# Malaga Airport Parking?



## DROOBY (Aug 5, 2008)

Don't suppose anyones used the free parking at the airport lately? Not sure if its still available since T3 opened.

D


----------



## jojo (Sep 20, 2007)

DROOBY said:


> Don't suppose anyones used the free parking at the airport lately? Not sure if its still available since T3 opened.
> 
> D


I dont think it is Drooby. I was talking to a friend the other day who thought he'd parked in a free bay, but when he returned the car had been towed away!!!

We use "chips away". They charge 5€ a night and take you to and from the airport and clean the car???? 

Jo xxxx


----------



## jimenato (Nov 21, 2009)

jojo said:


> I dont think it is Drooby. I was talking to a friend the other day who thought he'd parked in a free bay, but when he returned the car had been towed away!!!
> 
> We use "chips away". They charge 5€ a night and take you to and from the airport and clean the car????
> 
> Jo xxxx


Yes, use Chips Away, Sur, Red, or anyone else - it really doesn't cost a lot and is seguro. Free parking with peace of mind has gone.


----------



## DROOBY (Aug 5, 2008)

Gutted!! Thought it was too good to last

I'll get on to chips away then

D


----------



## morlandg (Jun 8, 2008)

DROOBY said:


> Gutted!! Thought it was too good to last
> 
> I'll get on to chips away then
> 
> D


Have you considered getting a taxi? Or a person to run you to the airport and pick you up on your return?


----------



## xabiaxica (Jun 23, 2009)

morlandg said:


> Have you considered getting a taxi? Or a person to run you to the airport and pick you up on your return?

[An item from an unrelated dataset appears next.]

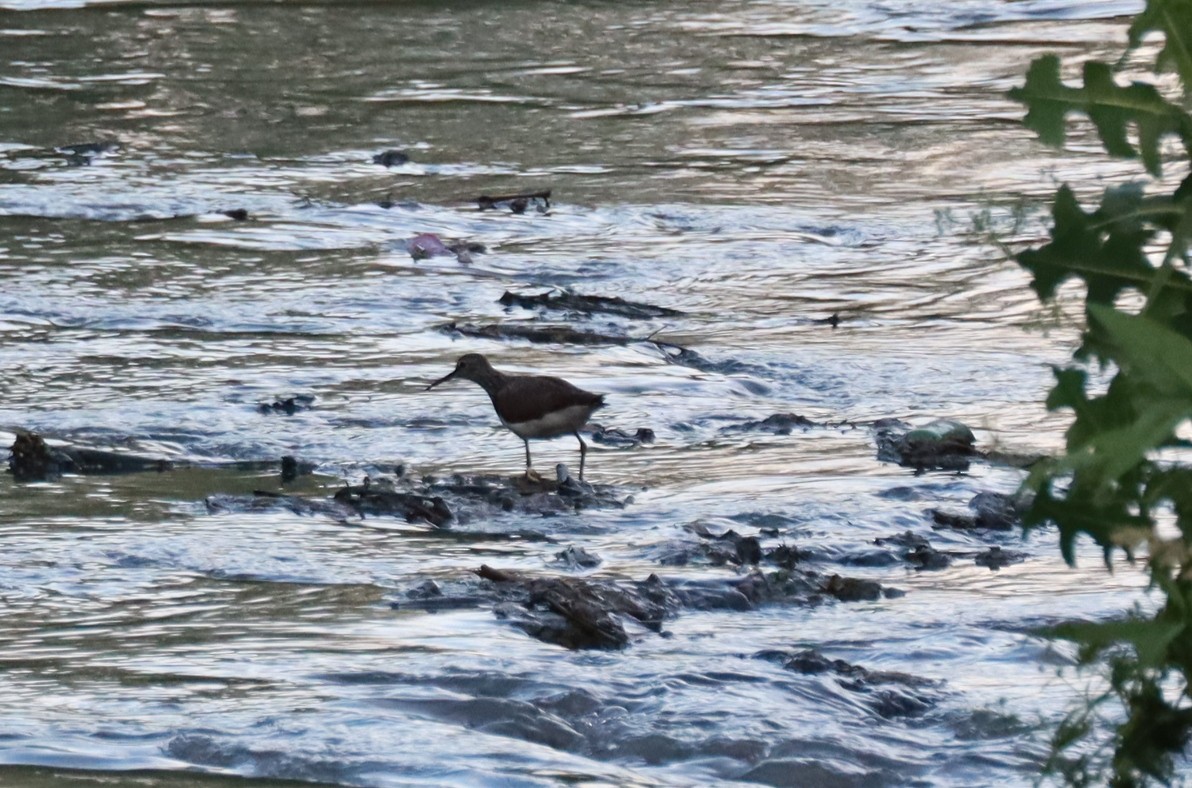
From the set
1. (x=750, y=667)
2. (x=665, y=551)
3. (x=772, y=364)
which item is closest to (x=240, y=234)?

as long as that person who isn't a licensed taxi doesn't charge


cos that wouldn't be legal


----------



## jojo (Sep 20, 2007)

morlandg said:


> Have you considered getting a taxi? Or a person to run you to the airport and pick you up on your return?



I think Drooby lives a fair way from the airport, so it would probably be cheaper to use chips away or one of those parking places behind the airport? I'd offer cos I'm not too far away
Jo xxx


----------



## DROOBY (Aug 5, 2008)

xabiachica said:


> as long as that person who isn't a licensed taxi doesn't charge
> 
> 
> cos that wouldn't be legal


Would'nt even consider it. That would wrong.


----------



## DROOBY (Aug 5, 2008)

jojo said:


> I think Drooby lives a fair way from the airport, so it would probably be cheaper to use chips away or one of those parking places behind the airport? I'd offer cos I'm not too far away
> Jo xxx


Yep think its €70 now each way from Frig!!! Booked a chips away space nice and easy. That free parking and bus service behind airport was great though i shall mourn it for a wee while to come


----------



## morlandg (Jun 8, 2008)

DROOBY said:


> Yep think its €70 now each way from Frig!!! Booked a chips away space nice and easy. That free parking and bus service behind airport was great though i shall mourn it for a wee while to come


Yeah - I meant friend and not 'person'.
70 bucks + 2 runs of petrol for chips away parking or 140 for a taxi is much more than the cost of 4 runs of petrol - ie for 2 weeks travel.


----------